■ Texte ■
Pour plus d'informations, contactez:

Erin Kilbride
erin@frontlinedefenders.org

Michael Khambatta +41 79 474 8208
khambatta@martinennalsaward.org

Contexte

Ahmed Mansoor a été arrêté par une douzaine d'agents de sécurité chez lui à Ajman, le 20 mars 2017 avant l'aube, et conduit dans un lieu inconnu. Les agents de sécurité ont minutieusement fouillé sa maison et saisi tous les téléphones et ordinateurs portables de la famille, y compris ceux de ses jeunes enfants. La famille n'a eu aucune information à propos de Ahmed Mansoor jusqu'à ce que le Ministère des Affaires étrangères poste une déclaration sur son site internet le 29 mars 2017, affirmant qu'il était détenu dans la prison centrale d'Abu Dhabi. Depuis son arrestation, sa famille n'a été autorisée à lui rendre visite que deux fois, le 3 avril et le 17 septembre 2017, et il n'a aucun accès à un avocat.

Dans leur déclaration publique, les autorités des EAU disaient qu'Ahmed Mansoor était accusé d'avoir utilisé les réseaux sociaux pour "publier de fausses informations préjudiciables pour l'unité nationale". Le jour de son arrestation, l'agence de presse officielle des EAU, WAM, a annoncé qu'il avait été arrêté sur ordre du parquet en charge des cybercrimes, et placé en détention le temps de l'enquête pour les accusations "d'utilisation des réseaux sociaux [dont Twitter et Facebook] pour publier des informations fausses et fallacieuses préjudiciables pour l'unité nationale, l'harmonie sociale et la réputation du pays" et "promotion d'un programme sectaire et qui incite à la haine". La déclaration taxe ces accusations de "cybercrimes", indiquant qu'elles sont basées sur la violation présumée de la loi de 2012 sur les cybercrimes, que les autorités utilisent pour emprisonner de nombreux militants et qui prévoit de lourdes peines de prison et de sévères pénalités financières.

■ Consignes ■
[A] Résumez en deux phrases le texte sur l'arrestation d'Ahmed Mansoor.
[B] Recopiez le passage du texte sur l'arrestation d'Ahmed Mansoor, depuis « Erin Kilbride » jusqu'à « à un avocat. » inclus.
Les lignes qui viennent n'ont aucun lien avec le texte.

■ Extraits de données ■
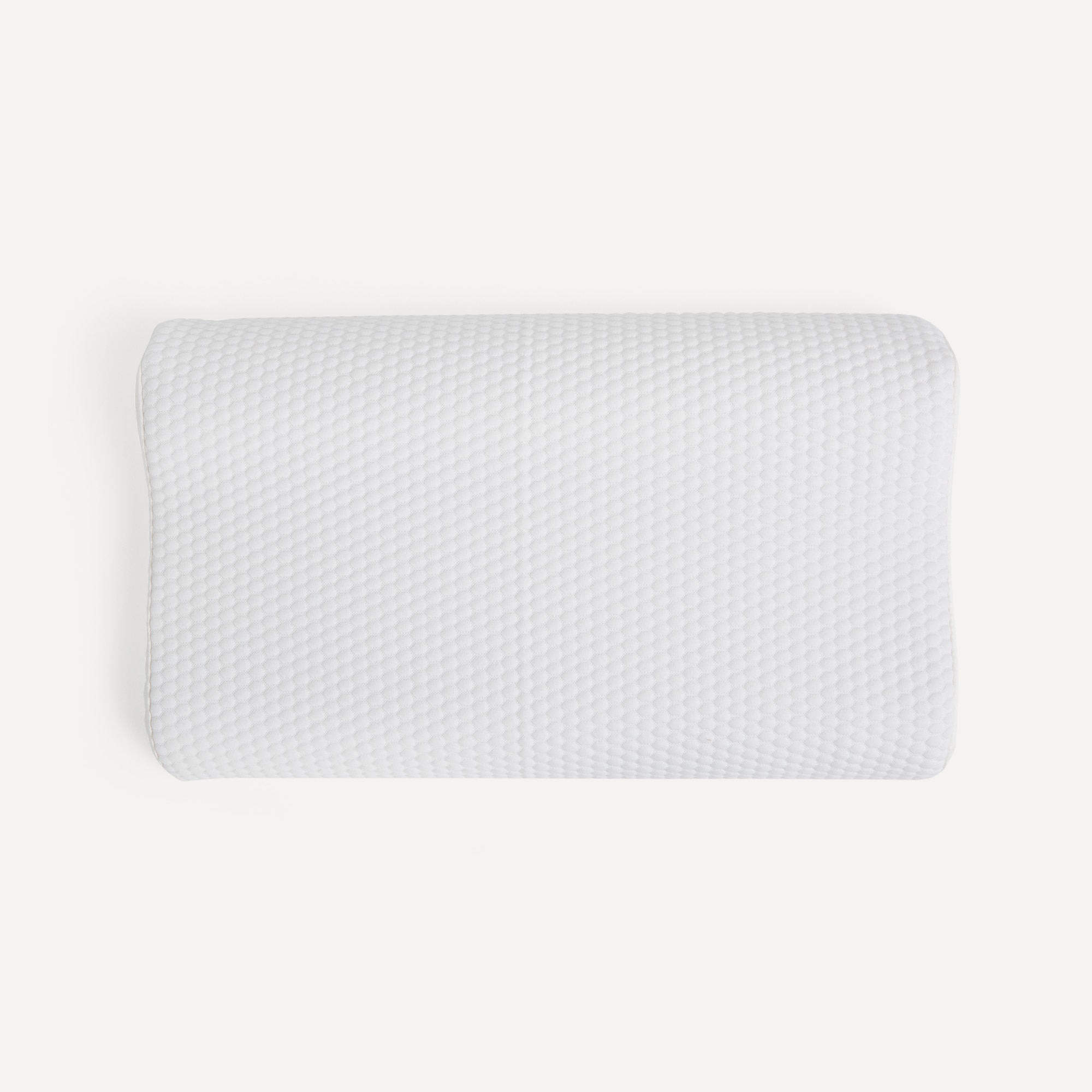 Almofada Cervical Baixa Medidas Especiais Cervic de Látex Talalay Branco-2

...

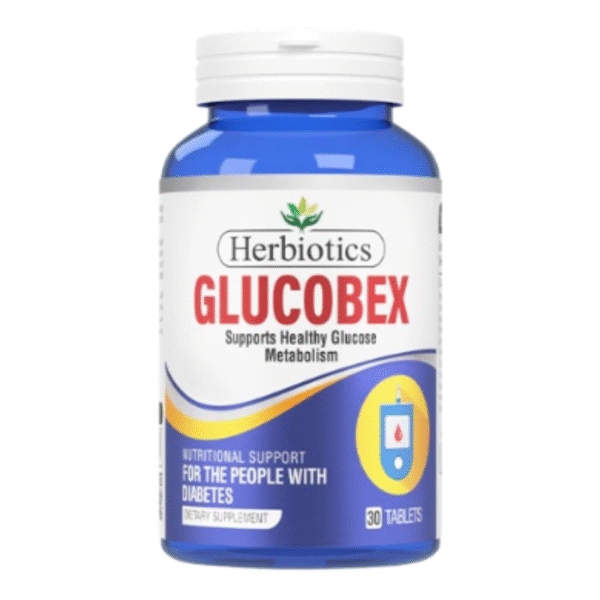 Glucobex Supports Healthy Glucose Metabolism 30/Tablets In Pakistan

--

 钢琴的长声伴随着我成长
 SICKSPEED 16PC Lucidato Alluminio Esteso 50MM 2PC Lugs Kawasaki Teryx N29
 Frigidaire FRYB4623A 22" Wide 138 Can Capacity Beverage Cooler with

■ Corrigés ■
[A] Ahmed Mansoor a été arrêté chez lui à Ajman le 20 mars 2017 par une douzaine d'agents de sécurité, qui ont saisi tous les téléphones et ordinateurs portables de la famille. Détenu dans la prison centrale d'Abu Dhabi sans accès à un avocat, il est accusé par les autorités des EAU d'avoir utilisé les réseaux sociaux pour publier de fausses informations préjudiciables pour l'unité nationale, au titre de la loi de 2012 sur les cybercrimes.

[B]
Erin Kilbride
erin@frontlinedefenders.org

Michael Khambatta +41 79 474 8208
khambatta@martinennalsaward.org

Contexte

Ahmed Mansoor a été arrêté par une douzaine d'agents de sécurité chez lui à Ajman, le 20 mars 2017 avant l'aube, et conduit dans un lieu inconnu. Les agents de sécurité ont minutieusement fouillé sa maison et saisi tous les téléphones et ordinateurs portables de la famille, y compris ceux de ses jeunes enfants. La famille n'a eu aucune information à propos de Ahmed Mansoor jusqu'à ce que le Ministère des Affaires étrangères poste une déclaration sur son site internet le 29 mars 2017, affirmant qu'il était détenu dans la prison centrale d'Abu Dhabi. Depuis son arrestation, sa famille n'a été autorisée à lui rendre visite que deux fois, le 3 avril et le 17 septembre 2017, et il n'a aucun accès à un avocat.